Unfortunately, some people can’t accept that what they envisioned and what will
be aren’t going to match up, and they put their dreams for a child above their
spouse’s feelings. What do you do when you get married and you and your husband
both want to work for a few years and then start a family, but then it doesn’t
go as planned? Some people are willing to go to any length to achieve their
dream. Some people sell their car or get second mortgages in order to pay for
treatment. Some change their entire eating habits, and their lifestyle.
This is okay when both parties are in full
agreement. But what if you want to take out a loan to pay for treatment but
your husband doesn’t want to? It doesn’t mean he doesn’t want a baby, it might
just mean that he doesn’t want to risk a bunch of money on something with low
success rates. Personally I would be terrified to drop $20,000 on In Vitro
Fertilization (not that I ever would have that much), because I know so many
stories of treatment that failed, 1, 2, 3 or more times.
So if your life plan includes a baby, and you
will go to any length to achieve that dream, but your husband won’t, what do
you do? Do you get divorced? Is the chance of having a baby more important to
you than your husband who you agreed to love and cherish til death do you
part? Your vows probably didn’t include the phrase: ‘Til death do us part-
unless I want a baby and he won’t sacrifice everything to make it happen’. They
said for better or worse, for richer or poorer, til death do us part. I
know divorce is a common thing these days, and I know that when people get
married they don’t plan on it being shattered by divorce, but divorce shouldn’t
be an option except in extreme cases, like infidelity or abuse.

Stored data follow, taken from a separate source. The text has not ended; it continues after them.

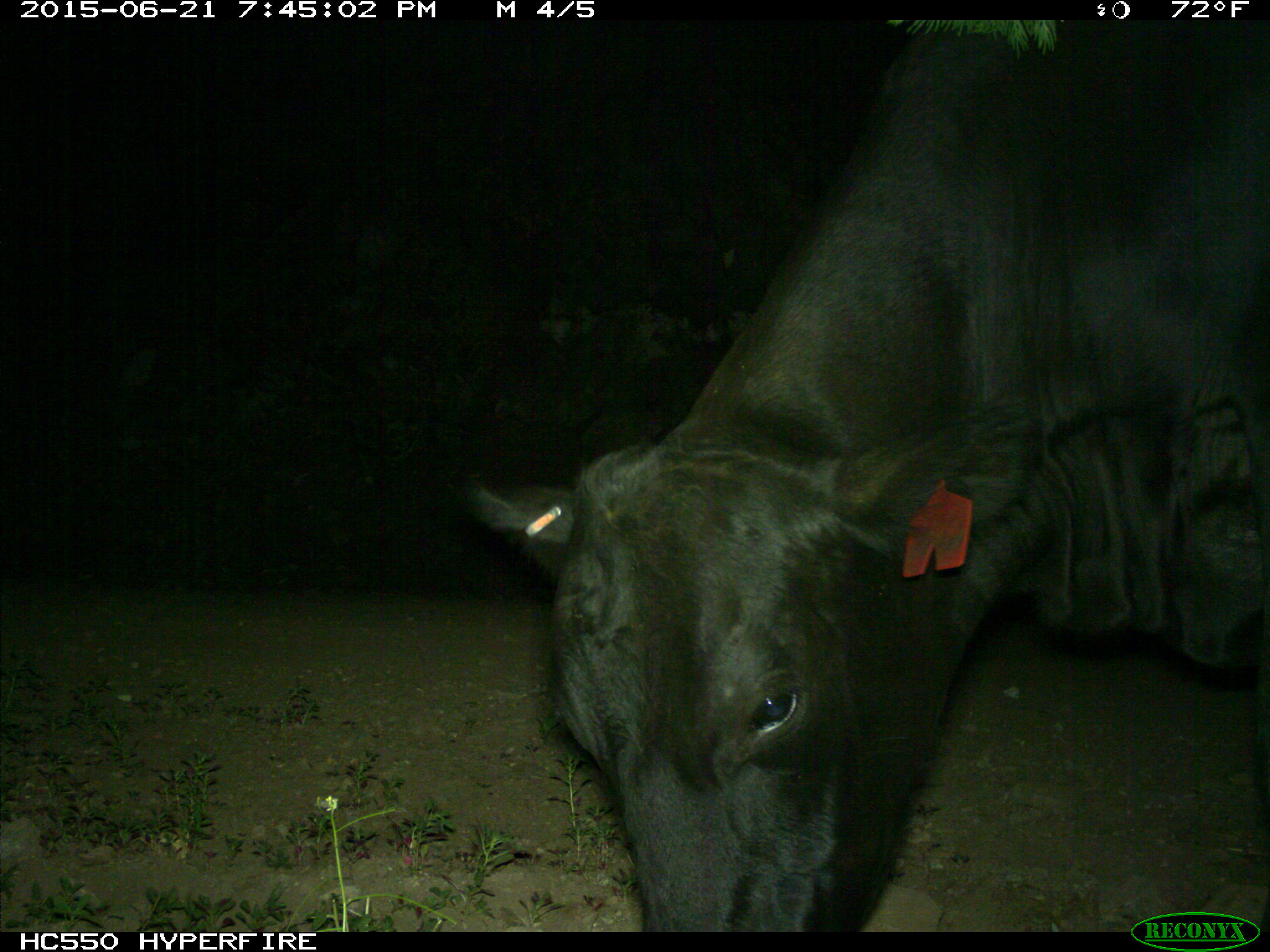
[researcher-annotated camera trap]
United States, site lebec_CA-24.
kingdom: Animalia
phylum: Chordata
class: Mammalia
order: Artiodactyla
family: Bovidae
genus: Bos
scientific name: Bos taurus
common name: domestic cow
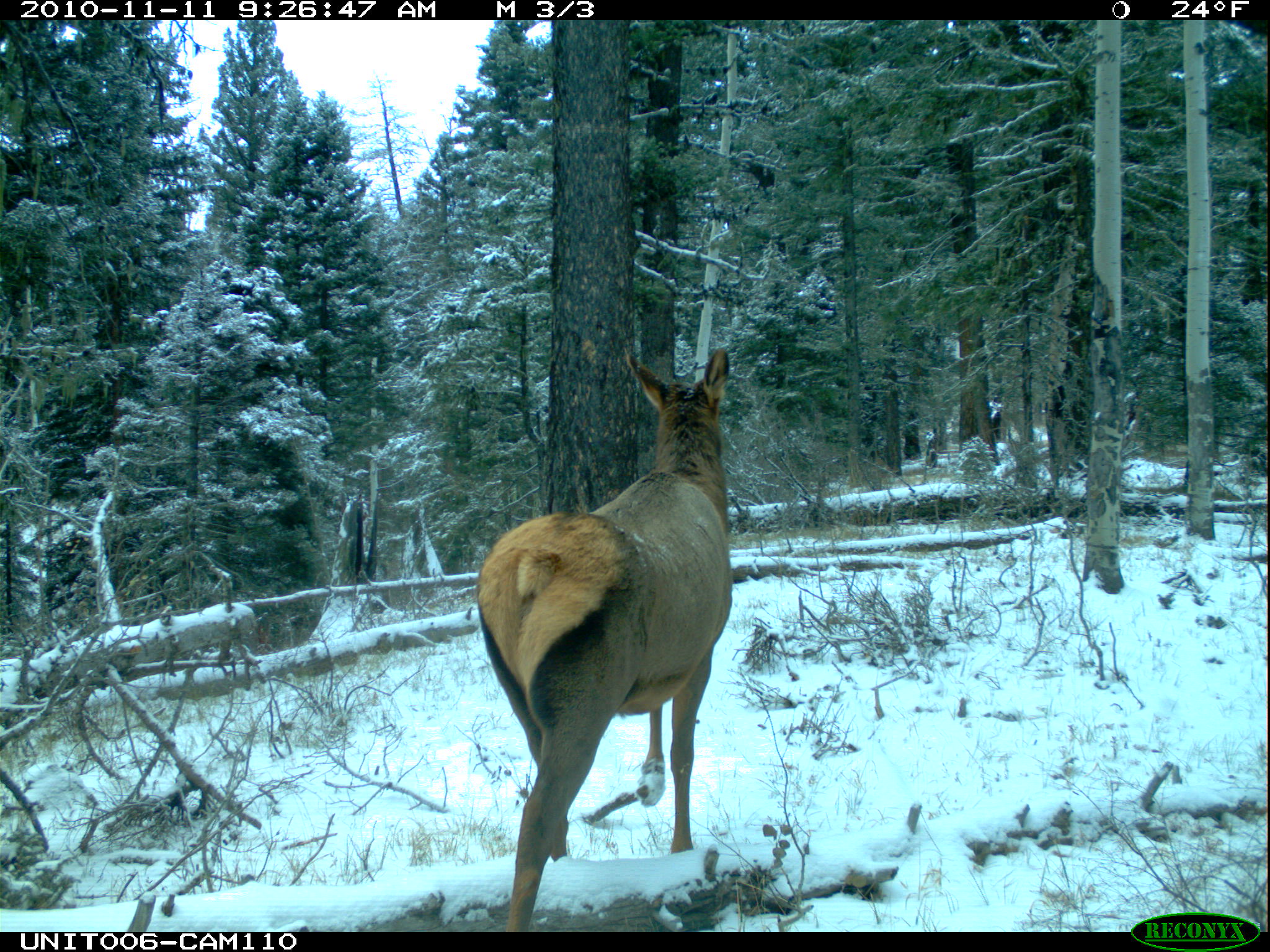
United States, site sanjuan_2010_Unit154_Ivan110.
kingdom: Animalia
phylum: Chordata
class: Mammalia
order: Artiodactyla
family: Cervidae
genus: Cervus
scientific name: Cervus elaphus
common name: red deer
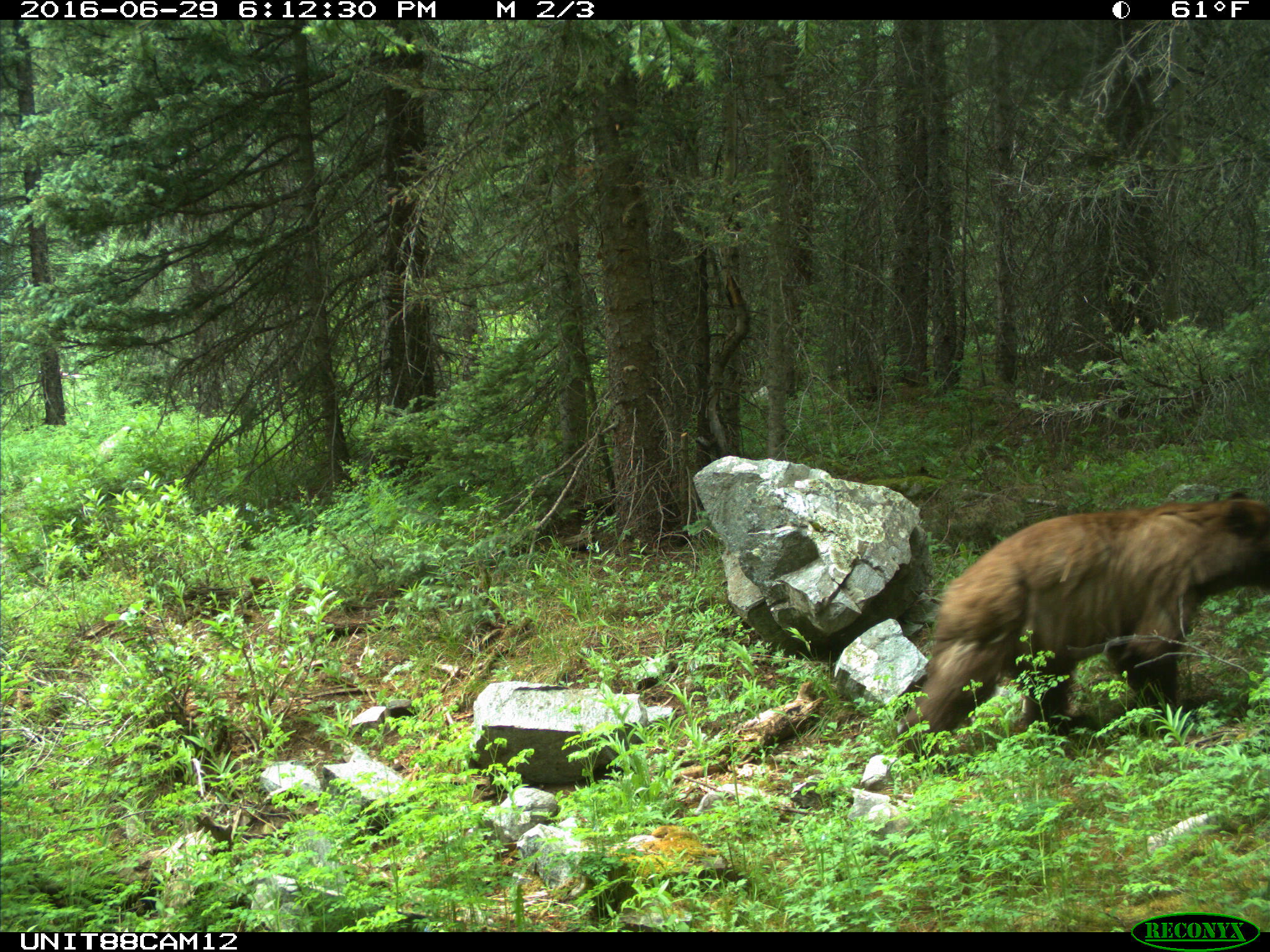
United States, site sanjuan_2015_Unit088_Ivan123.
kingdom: Animalia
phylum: Chordata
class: Mammalia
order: Carnivora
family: Ursidae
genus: Ursus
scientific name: Ursus americanus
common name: american black bear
Ursus americanus (american black bear).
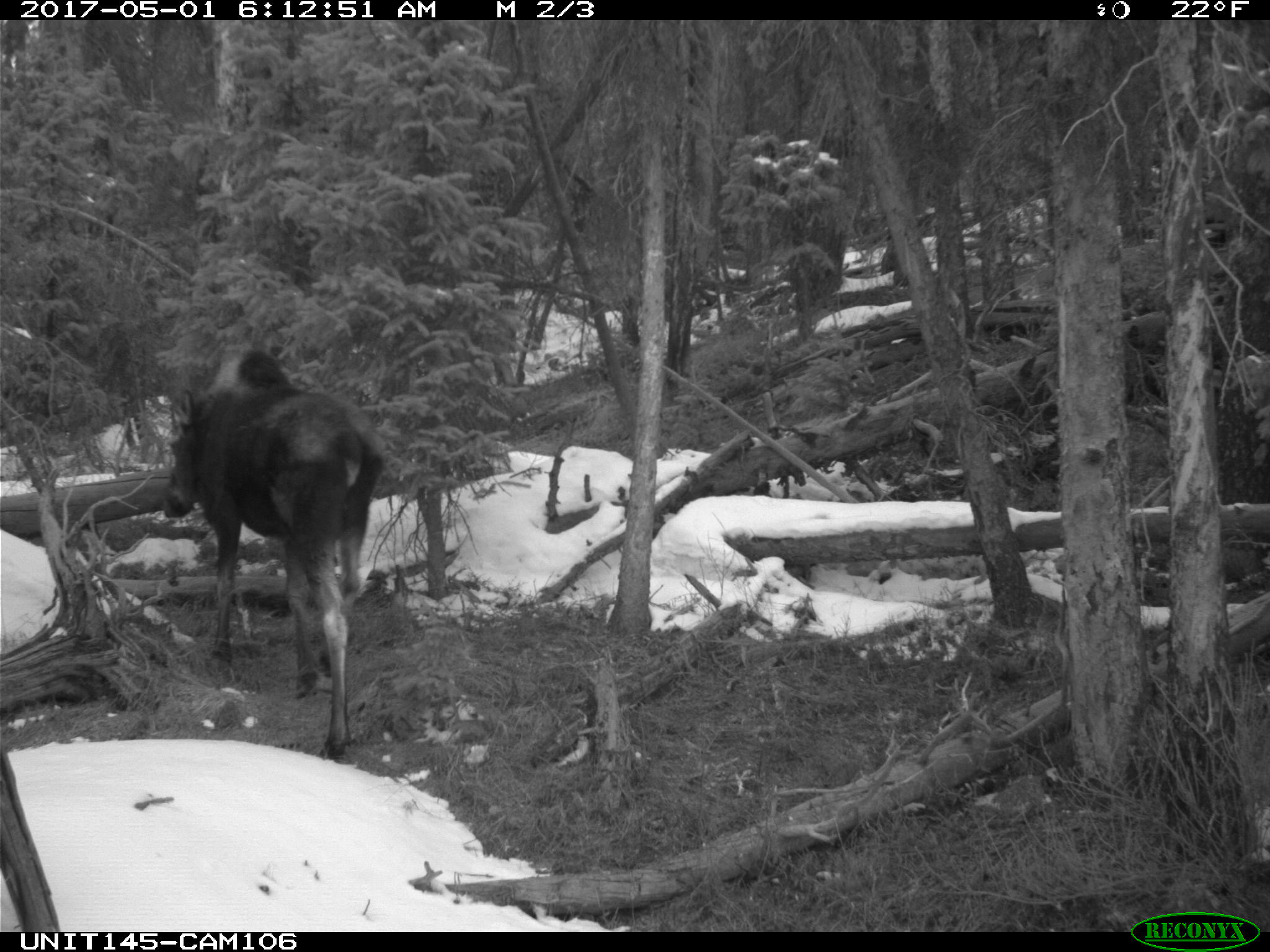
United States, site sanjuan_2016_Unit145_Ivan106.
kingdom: Animalia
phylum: Chordata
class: Mammalia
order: Artiodactyla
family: Cervidae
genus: Alces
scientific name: Alces alces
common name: moose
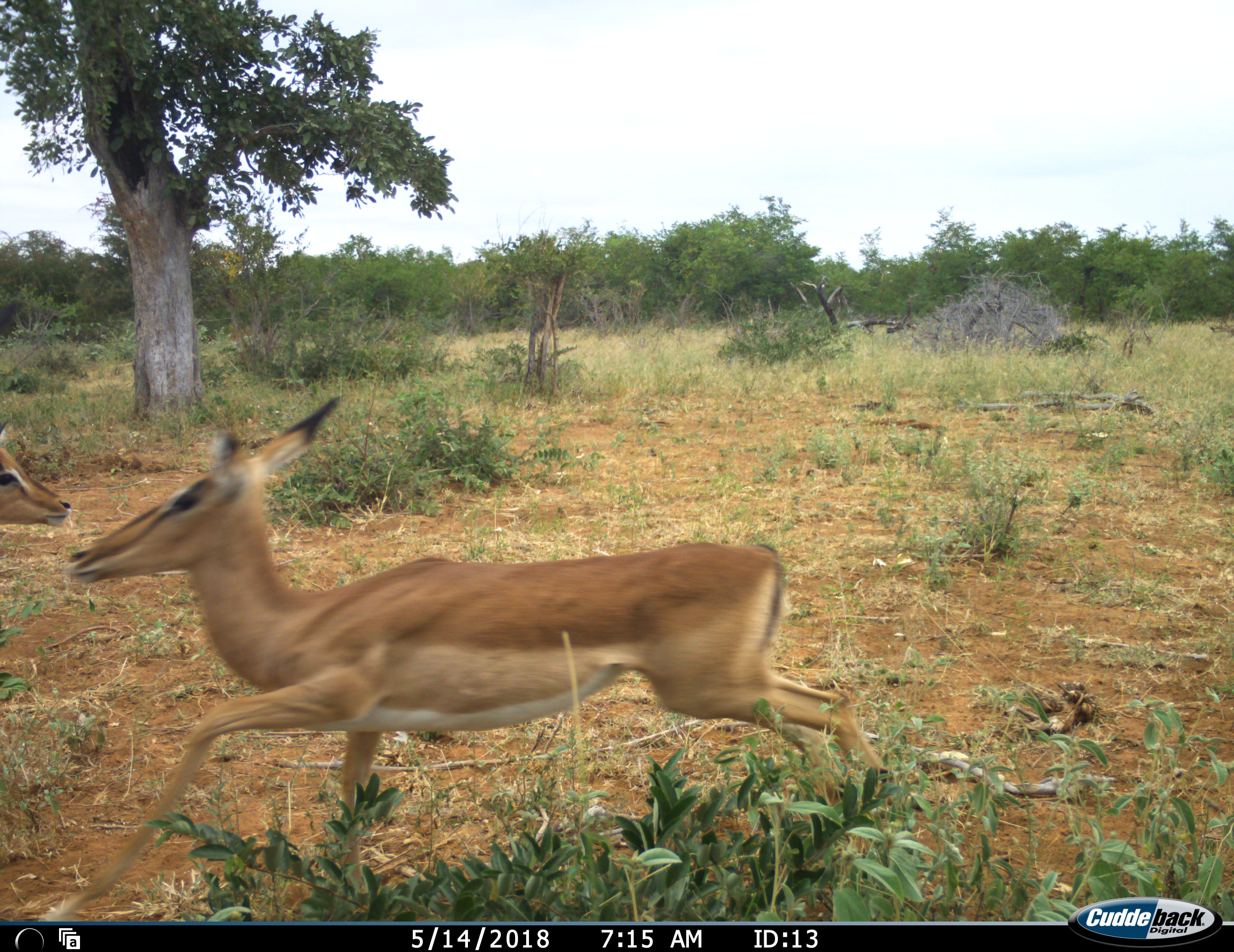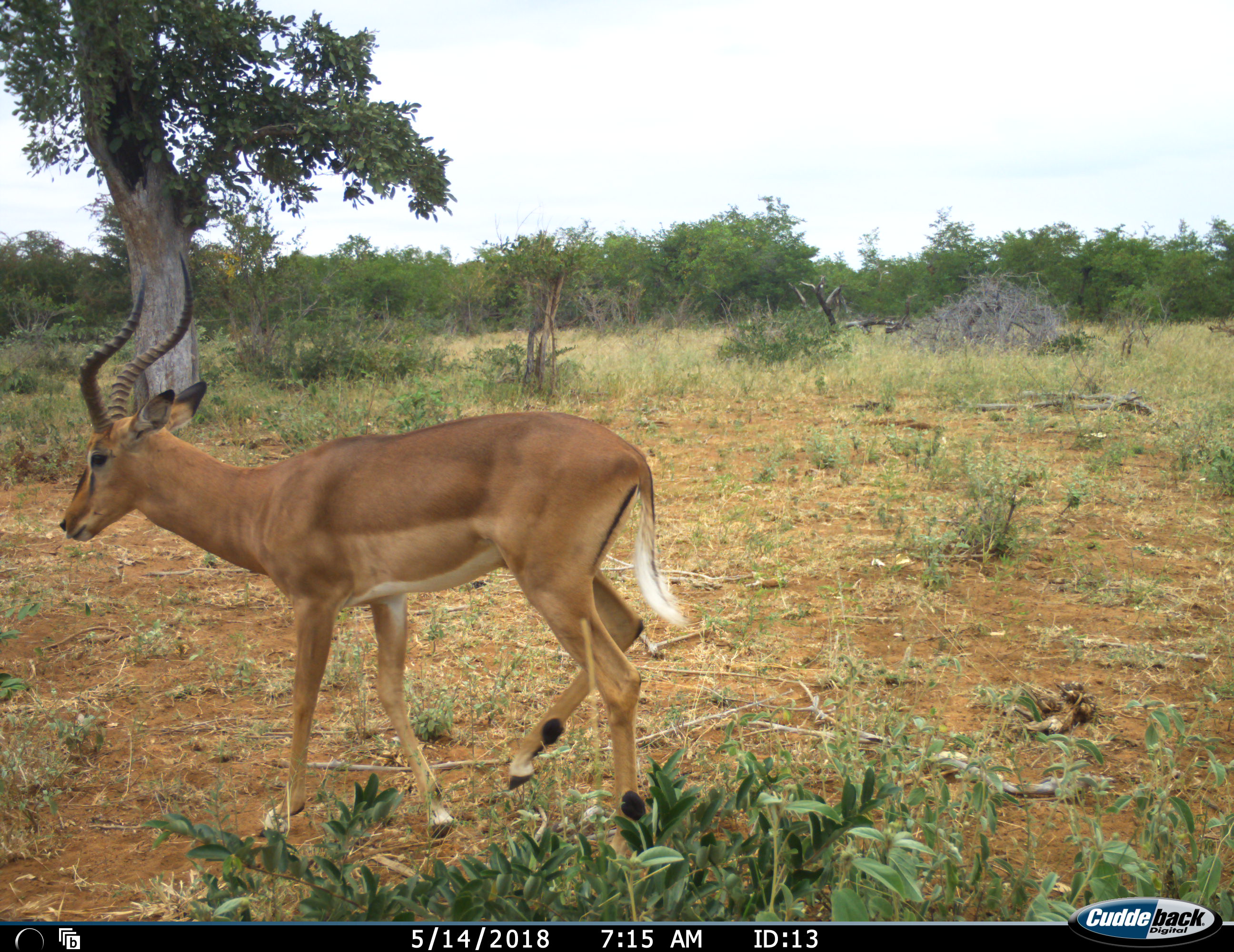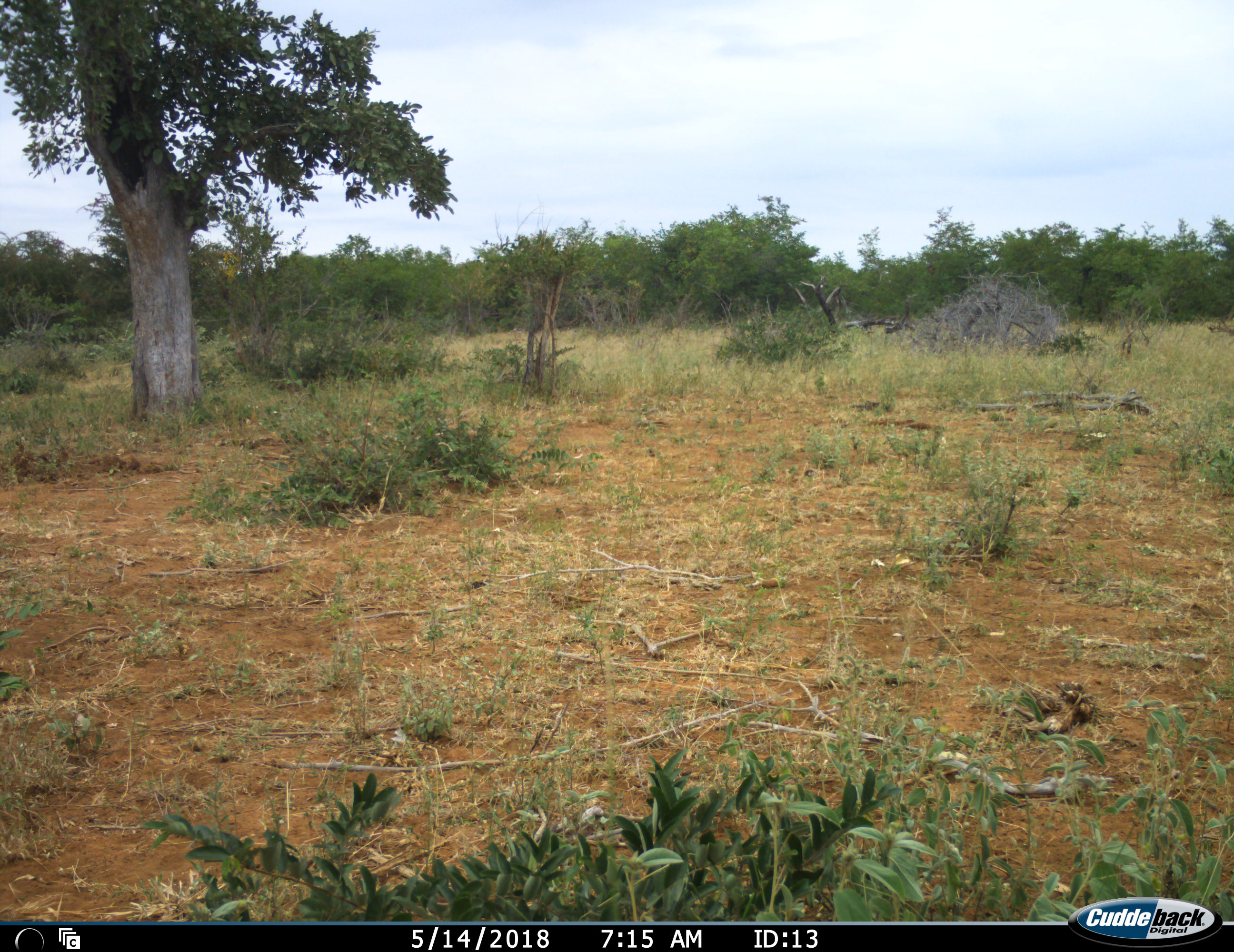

Last week I wrote about giving up. The kind
of giving up I was referring to is giving up the struggle and trusting God. You
have to do this with your relationship too. You must give this struggle to God
and pray for His guidance in your marriage. You alone cannot fix your
relationship, no more than you can will your infertility away.
So say you want a baby and don’t think you
can be happy without one. If your husband doesn’t agree to take the same steps as
you want, it doesn’t mean you give up or go find someone who will. There is
a chance that you may never have a baby. You have to be able to be happy
with your life before a baby enters it, in case the worst happens and you never
become a mom. You have to look at your husband and decide that you can love him
for the rest of your life even if you don’t see a dad when you look at him. Love
is not conditional. Love should not be given and taken according to life
circumstances. Love is a choice. You choose to love your spouse for the rest of
your life because that is what you promised to do.
This doesn’t mean that divorce never happens.
You can’t make decisions for both of you and nobody is telling you to put up
with being verbally or physically abused.
What does Jesus say?
Matthew
19:6 So then, they are no longer two but one flesh. Therefore
what God has joined together, let not man separate.”